Dans l'affaire T 2365/11, l'acte d'opposition avait été déposé par une personne physique. Cependant, dans un document (destiné à indiquer la langue qui serait utilisée au cours de la procédure orale), le mandataire de l'opposant avait mentionné une certaine société comme étant l'opposant. De l'avis du titulaire du brevet, il y avait eu un contournement abusif de la loi. La chambre a estimé que l'opposant avait été clairement identifié dans l'acte d'opposition. La question de savoir si cet opposant correctement identifié avait agi ou non pour le compte d'un tiers n'avait aucune incidence sur la recevabilité de l'opposition. Dans l'affaire en cause, aucune des situations décrites dans la décision G 3/97 (points 1 b) et c) du dispositif) comme constituant un contournement abusif de la loi ne se présentait.
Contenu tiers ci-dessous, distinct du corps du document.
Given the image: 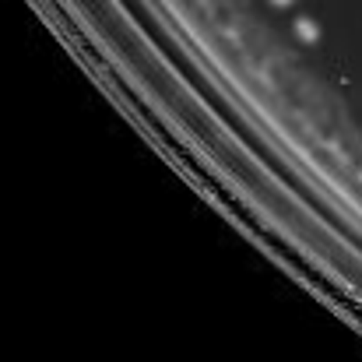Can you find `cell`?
I'll return each instance as SVG.
<instances>
[{
	"label": "cell",
	"mask_w": 362,
	"mask_h": 362,
	"mask_svg": "<svg viewBox=\"0 0 362 362\" xmlns=\"http://www.w3.org/2000/svg\"><path fill=\"white\" fill-rule=\"evenodd\" d=\"M295 32H299V36H303V39H317V36H320V32H317V28L310 25V21H299V25H295Z\"/></svg>",
	"instance_id": "1"
},
{
	"label": "cell",
	"mask_w": 362,
	"mask_h": 362,
	"mask_svg": "<svg viewBox=\"0 0 362 362\" xmlns=\"http://www.w3.org/2000/svg\"><path fill=\"white\" fill-rule=\"evenodd\" d=\"M275 4H278V8H285V4H292V0H275Z\"/></svg>",
	"instance_id": "2"
}]
</instances>
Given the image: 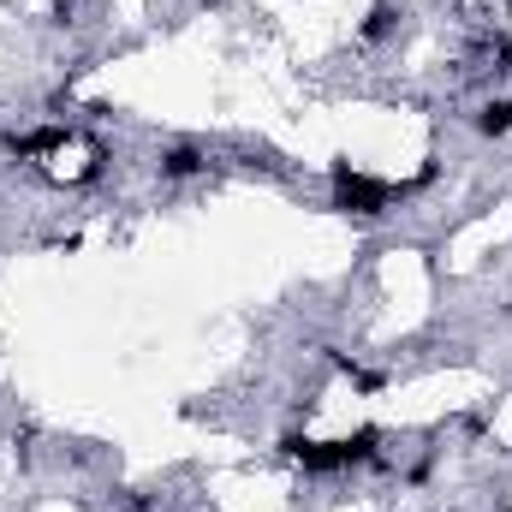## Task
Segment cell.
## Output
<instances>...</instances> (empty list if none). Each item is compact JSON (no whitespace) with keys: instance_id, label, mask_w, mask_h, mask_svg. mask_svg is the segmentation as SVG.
<instances>
[{"instance_id":"1","label":"cell","mask_w":512,"mask_h":512,"mask_svg":"<svg viewBox=\"0 0 512 512\" xmlns=\"http://www.w3.org/2000/svg\"><path fill=\"white\" fill-rule=\"evenodd\" d=\"M376 429H358L352 441H286V453L304 465V471H346V465H358V459H370L376 453Z\"/></svg>"},{"instance_id":"2","label":"cell","mask_w":512,"mask_h":512,"mask_svg":"<svg viewBox=\"0 0 512 512\" xmlns=\"http://www.w3.org/2000/svg\"><path fill=\"white\" fill-rule=\"evenodd\" d=\"M387 197H393L387 185L364 179V173H352V167H334V203H340L346 215H382Z\"/></svg>"},{"instance_id":"3","label":"cell","mask_w":512,"mask_h":512,"mask_svg":"<svg viewBox=\"0 0 512 512\" xmlns=\"http://www.w3.org/2000/svg\"><path fill=\"white\" fill-rule=\"evenodd\" d=\"M197 167H203V155H197V149H185V143L161 155V173H167V179H191Z\"/></svg>"},{"instance_id":"4","label":"cell","mask_w":512,"mask_h":512,"mask_svg":"<svg viewBox=\"0 0 512 512\" xmlns=\"http://www.w3.org/2000/svg\"><path fill=\"white\" fill-rule=\"evenodd\" d=\"M477 126H483V137H507V131H512V102H489Z\"/></svg>"}]
</instances>
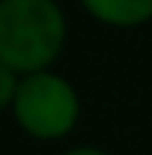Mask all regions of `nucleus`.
I'll return each mask as SVG.
<instances>
[{
    "mask_svg": "<svg viewBox=\"0 0 152 155\" xmlns=\"http://www.w3.org/2000/svg\"><path fill=\"white\" fill-rule=\"evenodd\" d=\"M66 42L57 0H0V63L15 75L48 72Z\"/></svg>",
    "mask_w": 152,
    "mask_h": 155,
    "instance_id": "f257e3e1",
    "label": "nucleus"
},
{
    "mask_svg": "<svg viewBox=\"0 0 152 155\" xmlns=\"http://www.w3.org/2000/svg\"><path fill=\"white\" fill-rule=\"evenodd\" d=\"M12 114L18 125L36 140L66 137L78 122L81 101L75 87L54 72H36L18 81V93L12 101Z\"/></svg>",
    "mask_w": 152,
    "mask_h": 155,
    "instance_id": "f03ea898",
    "label": "nucleus"
},
{
    "mask_svg": "<svg viewBox=\"0 0 152 155\" xmlns=\"http://www.w3.org/2000/svg\"><path fill=\"white\" fill-rule=\"evenodd\" d=\"M95 21L107 27H140L152 21V0H81Z\"/></svg>",
    "mask_w": 152,
    "mask_h": 155,
    "instance_id": "7ed1b4c3",
    "label": "nucleus"
},
{
    "mask_svg": "<svg viewBox=\"0 0 152 155\" xmlns=\"http://www.w3.org/2000/svg\"><path fill=\"white\" fill-rule=\"evenodd\" d=\"M15 93H18V75L0 63V110H6L15 101Z\"/></svg>",
    "mask_w": 152,
    "mask_h": 155,
    "instance_id": "20e7f679",
    "label": "nucleus"
},
{
    "mask_svg": "<svg viewBox=\"0 0 152 155\" xmlns=\"http://www.w3.org/2000/svg\"><path fill=\"white\" fill-rule=\"evenodd\" d=\"M63 155H111V152L95 149V146H78V149H69V152H63Z\"/></svg>",
    "mask_w": 152,
    "mask_h": 155,
    "instance_id": "39448f33",
    "label": "nucleus"
}]
</instances>
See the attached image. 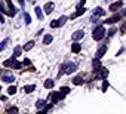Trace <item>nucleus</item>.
Here are the masks:
<instances>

Les affaires parallèles T 1553/06 et T 2/09 intéressant les mêmes parties mais portant sur des brevets différents, ont été traitées par la même chambre. Considérant la question de la recevabilité des oppositions respectives, la chambre a notamment examiné si les parties et leurs mandataires avaient collaboré sur un dossier-test afin d'obtenir des réponses de l'OEB à des questions juridiques particulières concernant l'état de la technique. Suivant les principes énoncés dans les décisions G 9/93 et G 3/97, la chambre a souligné que le caractère contentieux d'une procédure d'opposition était une condition nécessaire à la recevabilité de cette dernière et elle a examiné si un abus de la procédure rendait l'opposition irrecevable au motif que l'opposant avait agi pour le compte du titulaire du brevet ("homme de paille"). La chambre n'a constaté aucun contournement abusif de la loi, ne voyant aucune raison de douter de l'argument avancé par les parties selon lequel l'opposant n'était lié par aucune instruction du titulaire de brevet ou du comité d'étude. Le seul fait qu'une opposition est formée dans le cadre d'un dossier-test ne suffit pas à rendre celle-ci irrecevable pour autant que le déroulement de la procédure qui en résulte soit contentieux en cela que les parties défendent pour l'essentiel des positions divergentes. Les oppositions respectives ont donc été jugées recevables.